• **Written tasks**:
**1)** According to the text on lattice-Boltzmann discretisations, why can't the D2Q5 lattice be used to simulate incompressible fluid flow?
**2)** Pick up the text on lattice-Boltzmann discretisations after its final sentence and continue it.

begin Text section

Lattice-Boltzmann algorithms have several applications ranging from the traditional fluid flow to other topics such as scalar transport (such as species or energy equation) or radiation. Depending on the application you will find a lot of different discretisations:
- with/without rest node
- with a single speed for the non-rest node velocities or with multiple velocities (multi-speed lattices)
and of course with a different number of speeds.
At the first glance one might think that it is possible to use discretisations arbitrarily but this is not the case. The discretisation is strictly coupled with the conserved moments and thus a certain differential equation demands a certain isotropy of the lattice. The D2Q5 lattice can only be used for applications where only the first moment has to be conserved such as scalar transport (the scalar itself is preserved), while it lacks the isotropy for simulating incompressible fluid flow where the first two momenta (density and momentum) have to be conserved, in such a case you have to switch to the D2Q9 lattice. If you furthermore want to simulate compressible flows you might end up with as many as 37 distinct velocities in 2D.

end Text section
begin Supplied data

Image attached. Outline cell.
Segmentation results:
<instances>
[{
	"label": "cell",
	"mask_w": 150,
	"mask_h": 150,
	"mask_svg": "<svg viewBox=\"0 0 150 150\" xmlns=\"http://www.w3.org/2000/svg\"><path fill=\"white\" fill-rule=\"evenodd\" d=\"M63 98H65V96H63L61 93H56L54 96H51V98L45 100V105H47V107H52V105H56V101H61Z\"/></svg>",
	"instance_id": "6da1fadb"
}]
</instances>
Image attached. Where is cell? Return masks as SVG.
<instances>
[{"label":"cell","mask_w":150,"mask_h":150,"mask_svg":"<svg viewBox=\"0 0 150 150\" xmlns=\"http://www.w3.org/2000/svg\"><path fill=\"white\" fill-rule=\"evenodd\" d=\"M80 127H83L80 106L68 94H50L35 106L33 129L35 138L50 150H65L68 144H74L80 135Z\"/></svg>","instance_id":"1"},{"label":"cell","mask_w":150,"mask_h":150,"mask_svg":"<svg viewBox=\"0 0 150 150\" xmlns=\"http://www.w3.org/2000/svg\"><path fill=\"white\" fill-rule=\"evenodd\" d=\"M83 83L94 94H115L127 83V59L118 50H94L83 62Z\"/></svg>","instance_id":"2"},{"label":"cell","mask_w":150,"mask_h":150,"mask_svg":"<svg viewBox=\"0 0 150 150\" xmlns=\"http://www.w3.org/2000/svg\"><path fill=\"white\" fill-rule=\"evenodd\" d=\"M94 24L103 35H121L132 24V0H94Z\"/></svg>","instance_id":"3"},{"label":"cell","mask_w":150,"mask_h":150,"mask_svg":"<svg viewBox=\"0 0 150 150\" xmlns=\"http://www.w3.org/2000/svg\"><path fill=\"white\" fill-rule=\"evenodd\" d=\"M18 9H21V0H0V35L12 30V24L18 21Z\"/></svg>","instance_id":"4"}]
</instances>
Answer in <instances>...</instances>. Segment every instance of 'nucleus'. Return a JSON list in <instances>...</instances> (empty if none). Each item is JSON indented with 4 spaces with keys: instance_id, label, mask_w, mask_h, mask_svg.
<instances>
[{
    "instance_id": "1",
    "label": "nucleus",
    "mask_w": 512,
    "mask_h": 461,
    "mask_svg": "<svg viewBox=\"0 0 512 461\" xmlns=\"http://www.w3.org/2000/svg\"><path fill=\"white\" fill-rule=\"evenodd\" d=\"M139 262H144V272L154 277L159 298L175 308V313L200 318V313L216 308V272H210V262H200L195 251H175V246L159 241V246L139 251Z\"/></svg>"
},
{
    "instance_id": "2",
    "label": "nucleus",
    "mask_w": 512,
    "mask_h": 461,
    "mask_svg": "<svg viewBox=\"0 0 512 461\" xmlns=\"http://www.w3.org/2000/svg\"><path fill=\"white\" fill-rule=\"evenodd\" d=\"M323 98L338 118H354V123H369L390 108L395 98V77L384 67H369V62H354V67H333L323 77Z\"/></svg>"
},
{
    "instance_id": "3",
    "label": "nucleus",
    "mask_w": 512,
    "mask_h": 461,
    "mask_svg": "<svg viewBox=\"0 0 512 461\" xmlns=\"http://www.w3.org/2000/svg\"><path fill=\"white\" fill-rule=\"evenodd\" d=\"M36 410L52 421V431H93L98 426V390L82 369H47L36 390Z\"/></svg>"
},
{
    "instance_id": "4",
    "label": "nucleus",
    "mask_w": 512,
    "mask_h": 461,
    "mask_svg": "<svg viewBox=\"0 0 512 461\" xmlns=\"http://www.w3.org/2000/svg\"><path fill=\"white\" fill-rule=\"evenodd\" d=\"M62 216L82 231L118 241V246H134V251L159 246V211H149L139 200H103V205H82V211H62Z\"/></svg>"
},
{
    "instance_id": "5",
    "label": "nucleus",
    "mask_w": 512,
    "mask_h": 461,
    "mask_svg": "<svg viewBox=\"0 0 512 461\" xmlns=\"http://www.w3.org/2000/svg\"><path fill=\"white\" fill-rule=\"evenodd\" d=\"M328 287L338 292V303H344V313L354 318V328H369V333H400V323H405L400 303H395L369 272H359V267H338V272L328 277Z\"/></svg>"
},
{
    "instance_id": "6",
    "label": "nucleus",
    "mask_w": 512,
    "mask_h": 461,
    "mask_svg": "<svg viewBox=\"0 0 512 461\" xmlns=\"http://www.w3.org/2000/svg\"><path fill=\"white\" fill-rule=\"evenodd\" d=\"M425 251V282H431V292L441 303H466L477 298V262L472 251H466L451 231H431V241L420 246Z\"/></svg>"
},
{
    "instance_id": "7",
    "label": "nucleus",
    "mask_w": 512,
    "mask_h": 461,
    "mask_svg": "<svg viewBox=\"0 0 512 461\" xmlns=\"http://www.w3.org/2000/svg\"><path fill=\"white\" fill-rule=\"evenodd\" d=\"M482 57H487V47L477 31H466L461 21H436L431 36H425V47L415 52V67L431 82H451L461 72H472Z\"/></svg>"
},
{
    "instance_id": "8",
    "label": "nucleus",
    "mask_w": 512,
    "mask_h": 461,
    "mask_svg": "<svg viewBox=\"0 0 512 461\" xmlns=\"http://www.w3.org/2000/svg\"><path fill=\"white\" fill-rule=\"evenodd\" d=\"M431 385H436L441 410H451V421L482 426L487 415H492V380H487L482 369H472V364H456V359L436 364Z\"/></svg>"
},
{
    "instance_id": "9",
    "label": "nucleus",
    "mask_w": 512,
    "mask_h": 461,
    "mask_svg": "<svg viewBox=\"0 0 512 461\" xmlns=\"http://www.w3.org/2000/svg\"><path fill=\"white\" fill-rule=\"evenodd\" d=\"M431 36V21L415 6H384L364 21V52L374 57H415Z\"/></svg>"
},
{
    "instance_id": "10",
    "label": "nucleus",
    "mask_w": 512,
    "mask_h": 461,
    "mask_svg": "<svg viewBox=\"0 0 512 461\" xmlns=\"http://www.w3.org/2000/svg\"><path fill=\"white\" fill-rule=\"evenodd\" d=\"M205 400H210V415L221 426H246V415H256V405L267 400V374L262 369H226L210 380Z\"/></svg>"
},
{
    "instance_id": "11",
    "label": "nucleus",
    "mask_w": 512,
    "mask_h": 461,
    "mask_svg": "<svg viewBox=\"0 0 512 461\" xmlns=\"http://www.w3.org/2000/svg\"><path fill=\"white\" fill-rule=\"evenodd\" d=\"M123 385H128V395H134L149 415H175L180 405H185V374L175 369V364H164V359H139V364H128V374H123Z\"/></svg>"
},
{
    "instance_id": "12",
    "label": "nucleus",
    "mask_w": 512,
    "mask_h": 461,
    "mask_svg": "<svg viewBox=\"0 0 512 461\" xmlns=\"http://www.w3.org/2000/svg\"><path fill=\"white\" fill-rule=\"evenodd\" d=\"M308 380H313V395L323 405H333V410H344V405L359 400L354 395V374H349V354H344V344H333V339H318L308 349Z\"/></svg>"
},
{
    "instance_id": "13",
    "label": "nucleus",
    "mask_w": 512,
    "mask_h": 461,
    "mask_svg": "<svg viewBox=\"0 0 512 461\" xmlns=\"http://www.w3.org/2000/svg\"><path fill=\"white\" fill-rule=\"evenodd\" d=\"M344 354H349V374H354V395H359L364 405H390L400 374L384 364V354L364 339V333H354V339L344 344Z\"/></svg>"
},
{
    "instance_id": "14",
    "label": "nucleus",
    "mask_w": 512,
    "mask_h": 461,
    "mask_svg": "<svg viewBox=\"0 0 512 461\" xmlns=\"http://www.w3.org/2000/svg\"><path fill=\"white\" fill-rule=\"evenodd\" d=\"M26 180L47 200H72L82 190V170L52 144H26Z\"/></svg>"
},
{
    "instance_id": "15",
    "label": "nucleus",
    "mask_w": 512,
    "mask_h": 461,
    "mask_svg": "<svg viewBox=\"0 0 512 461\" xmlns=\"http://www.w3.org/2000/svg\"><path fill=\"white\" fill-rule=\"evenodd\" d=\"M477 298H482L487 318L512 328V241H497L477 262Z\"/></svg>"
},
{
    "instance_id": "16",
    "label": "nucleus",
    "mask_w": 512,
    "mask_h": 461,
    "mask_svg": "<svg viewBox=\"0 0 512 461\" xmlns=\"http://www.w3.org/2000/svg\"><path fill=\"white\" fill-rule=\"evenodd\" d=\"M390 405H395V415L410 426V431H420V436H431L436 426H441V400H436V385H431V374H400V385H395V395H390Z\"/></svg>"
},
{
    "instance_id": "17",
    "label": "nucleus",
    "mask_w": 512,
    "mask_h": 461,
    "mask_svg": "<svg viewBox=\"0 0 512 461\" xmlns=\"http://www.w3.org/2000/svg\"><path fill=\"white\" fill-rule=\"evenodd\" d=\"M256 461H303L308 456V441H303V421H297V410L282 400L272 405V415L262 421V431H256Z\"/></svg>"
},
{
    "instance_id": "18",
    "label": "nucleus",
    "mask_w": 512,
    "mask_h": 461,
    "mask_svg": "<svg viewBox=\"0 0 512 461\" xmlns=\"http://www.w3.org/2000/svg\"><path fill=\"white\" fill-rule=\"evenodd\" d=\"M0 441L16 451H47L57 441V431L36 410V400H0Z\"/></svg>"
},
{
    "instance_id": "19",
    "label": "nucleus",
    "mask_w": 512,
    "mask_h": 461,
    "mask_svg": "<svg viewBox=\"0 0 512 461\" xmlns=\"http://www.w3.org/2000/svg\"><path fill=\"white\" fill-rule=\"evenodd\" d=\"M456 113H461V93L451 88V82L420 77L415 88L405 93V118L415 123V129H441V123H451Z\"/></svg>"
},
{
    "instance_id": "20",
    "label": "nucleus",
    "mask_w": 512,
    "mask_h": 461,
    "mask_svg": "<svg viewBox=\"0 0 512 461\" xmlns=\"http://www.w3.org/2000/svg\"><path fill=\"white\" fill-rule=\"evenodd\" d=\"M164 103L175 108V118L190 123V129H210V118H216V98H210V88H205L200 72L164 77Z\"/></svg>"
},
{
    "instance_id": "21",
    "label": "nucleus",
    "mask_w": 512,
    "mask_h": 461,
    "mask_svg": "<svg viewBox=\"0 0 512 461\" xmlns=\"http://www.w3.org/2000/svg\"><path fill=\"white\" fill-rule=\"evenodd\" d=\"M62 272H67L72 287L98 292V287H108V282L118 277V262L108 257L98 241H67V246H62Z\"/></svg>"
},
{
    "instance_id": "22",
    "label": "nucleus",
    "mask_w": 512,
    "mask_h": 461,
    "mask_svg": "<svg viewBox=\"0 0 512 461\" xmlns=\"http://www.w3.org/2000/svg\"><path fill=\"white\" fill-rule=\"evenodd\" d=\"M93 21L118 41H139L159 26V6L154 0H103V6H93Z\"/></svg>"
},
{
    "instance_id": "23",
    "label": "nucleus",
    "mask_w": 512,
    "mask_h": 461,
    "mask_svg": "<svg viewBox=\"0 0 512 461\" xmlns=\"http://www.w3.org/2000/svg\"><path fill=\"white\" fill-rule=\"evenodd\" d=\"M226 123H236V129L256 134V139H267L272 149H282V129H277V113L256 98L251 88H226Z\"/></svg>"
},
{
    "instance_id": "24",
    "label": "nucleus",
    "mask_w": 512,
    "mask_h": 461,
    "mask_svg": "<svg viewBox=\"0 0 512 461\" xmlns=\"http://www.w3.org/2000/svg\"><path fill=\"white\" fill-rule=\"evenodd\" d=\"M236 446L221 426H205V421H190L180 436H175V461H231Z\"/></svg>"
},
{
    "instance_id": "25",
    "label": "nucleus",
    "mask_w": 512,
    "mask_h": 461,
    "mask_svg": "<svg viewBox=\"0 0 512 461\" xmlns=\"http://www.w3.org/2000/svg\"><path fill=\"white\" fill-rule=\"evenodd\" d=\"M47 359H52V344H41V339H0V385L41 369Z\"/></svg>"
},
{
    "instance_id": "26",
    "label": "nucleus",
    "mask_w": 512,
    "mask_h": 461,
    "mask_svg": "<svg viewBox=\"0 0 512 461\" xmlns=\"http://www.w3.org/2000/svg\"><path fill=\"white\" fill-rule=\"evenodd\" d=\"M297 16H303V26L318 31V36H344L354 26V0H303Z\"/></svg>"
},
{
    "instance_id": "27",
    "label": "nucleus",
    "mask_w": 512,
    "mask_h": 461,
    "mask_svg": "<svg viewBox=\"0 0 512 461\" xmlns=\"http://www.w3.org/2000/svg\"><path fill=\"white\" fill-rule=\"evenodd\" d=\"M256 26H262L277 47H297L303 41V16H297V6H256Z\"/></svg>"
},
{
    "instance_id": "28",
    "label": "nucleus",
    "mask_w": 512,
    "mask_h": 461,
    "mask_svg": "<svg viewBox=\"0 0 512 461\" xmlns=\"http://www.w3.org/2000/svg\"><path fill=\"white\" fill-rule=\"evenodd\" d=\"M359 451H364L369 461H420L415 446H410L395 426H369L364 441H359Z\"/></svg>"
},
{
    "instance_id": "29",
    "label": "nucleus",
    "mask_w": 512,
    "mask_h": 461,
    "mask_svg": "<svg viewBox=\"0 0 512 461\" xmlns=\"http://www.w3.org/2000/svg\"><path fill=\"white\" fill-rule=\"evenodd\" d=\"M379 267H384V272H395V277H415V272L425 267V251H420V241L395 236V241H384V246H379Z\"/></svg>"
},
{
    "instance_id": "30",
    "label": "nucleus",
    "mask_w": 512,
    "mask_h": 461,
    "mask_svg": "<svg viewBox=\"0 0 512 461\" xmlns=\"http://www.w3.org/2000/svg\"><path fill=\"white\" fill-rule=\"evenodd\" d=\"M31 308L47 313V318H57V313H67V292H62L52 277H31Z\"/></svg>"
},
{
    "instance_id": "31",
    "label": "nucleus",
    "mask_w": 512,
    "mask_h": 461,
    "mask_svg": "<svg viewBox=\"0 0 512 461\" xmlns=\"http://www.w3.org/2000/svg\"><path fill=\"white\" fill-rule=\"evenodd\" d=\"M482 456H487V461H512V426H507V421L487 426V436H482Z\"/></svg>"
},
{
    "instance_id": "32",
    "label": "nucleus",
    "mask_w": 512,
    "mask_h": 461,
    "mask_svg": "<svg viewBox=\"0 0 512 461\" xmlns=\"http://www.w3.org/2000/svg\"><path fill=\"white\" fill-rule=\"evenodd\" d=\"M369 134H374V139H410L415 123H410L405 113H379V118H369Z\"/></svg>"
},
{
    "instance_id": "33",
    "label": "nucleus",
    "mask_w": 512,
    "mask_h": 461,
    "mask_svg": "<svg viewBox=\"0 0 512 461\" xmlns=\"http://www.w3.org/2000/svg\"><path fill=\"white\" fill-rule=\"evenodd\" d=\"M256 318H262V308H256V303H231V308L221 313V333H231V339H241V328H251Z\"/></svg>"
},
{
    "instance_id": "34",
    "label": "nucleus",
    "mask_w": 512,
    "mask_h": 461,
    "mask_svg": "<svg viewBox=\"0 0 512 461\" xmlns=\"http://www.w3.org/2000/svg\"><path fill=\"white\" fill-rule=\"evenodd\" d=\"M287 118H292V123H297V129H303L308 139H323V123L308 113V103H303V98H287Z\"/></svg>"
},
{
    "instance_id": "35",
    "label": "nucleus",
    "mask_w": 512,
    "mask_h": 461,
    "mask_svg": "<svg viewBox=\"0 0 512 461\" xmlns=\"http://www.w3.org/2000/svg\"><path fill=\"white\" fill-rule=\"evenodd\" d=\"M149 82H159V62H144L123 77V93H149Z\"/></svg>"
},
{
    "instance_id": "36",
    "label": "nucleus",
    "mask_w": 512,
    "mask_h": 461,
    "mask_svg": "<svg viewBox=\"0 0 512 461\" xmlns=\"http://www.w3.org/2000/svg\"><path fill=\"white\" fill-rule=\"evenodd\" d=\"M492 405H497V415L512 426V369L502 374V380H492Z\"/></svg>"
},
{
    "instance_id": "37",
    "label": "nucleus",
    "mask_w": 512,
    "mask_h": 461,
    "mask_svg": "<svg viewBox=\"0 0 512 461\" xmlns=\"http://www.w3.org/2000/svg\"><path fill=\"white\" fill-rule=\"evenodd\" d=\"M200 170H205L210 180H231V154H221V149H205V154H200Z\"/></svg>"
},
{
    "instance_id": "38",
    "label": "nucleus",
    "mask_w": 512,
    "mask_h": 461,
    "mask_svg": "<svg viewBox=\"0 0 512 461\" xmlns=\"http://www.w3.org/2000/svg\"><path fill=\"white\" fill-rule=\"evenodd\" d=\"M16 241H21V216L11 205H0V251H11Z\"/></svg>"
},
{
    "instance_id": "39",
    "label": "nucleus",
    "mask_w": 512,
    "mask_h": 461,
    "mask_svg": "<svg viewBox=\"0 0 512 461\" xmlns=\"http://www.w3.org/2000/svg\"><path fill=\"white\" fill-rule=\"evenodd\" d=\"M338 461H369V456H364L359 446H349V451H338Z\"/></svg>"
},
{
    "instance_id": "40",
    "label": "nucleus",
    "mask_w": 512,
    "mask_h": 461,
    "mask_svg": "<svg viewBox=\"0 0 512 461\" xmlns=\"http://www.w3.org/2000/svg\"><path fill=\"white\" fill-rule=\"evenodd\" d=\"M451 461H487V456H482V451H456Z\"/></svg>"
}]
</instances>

end Supplied data

• **Expected responses**:
**1)** Each discretisation is tied to the moments it conserves. Incompressible flow requires conserving the first two moments, density and momentum, and D2Q5 lacks the isotropy to do that. It is only suitable where the first moment alone must be conserved, as in scalar transport, so incompressible flow requires the D2Q9 lattice.

**2)**
The lattice-Boltzmann algorithms have their background in kinetic theory of gases, precisely the Boltzmann equation. I have already written some posts on this in case you are not familiar with it:
This equation describes the propagation of the single-particle probability distribution, an extended concept of density, due to the free motion and collisions
$$ f(\vec x, \vec \xi, t) := \frac{d N_p}{d \vec x \, d \vec \xi} $$
on a microscopic scale. Contrary to the macroscopic description with density, velocity and pressure, one looks at probability density function that describes the probability of finding a certain particle with a particular momentum at a particular point in space. Macroscopic variables like density and velocity are not directly accessible, they emerge as expected values from the distribution. One basically averages over the underlying particles to obtain a single macroscopic value at a particular point in space. The velocity space in this case is continuous, you can have virtually any velocity magnitude and any direction.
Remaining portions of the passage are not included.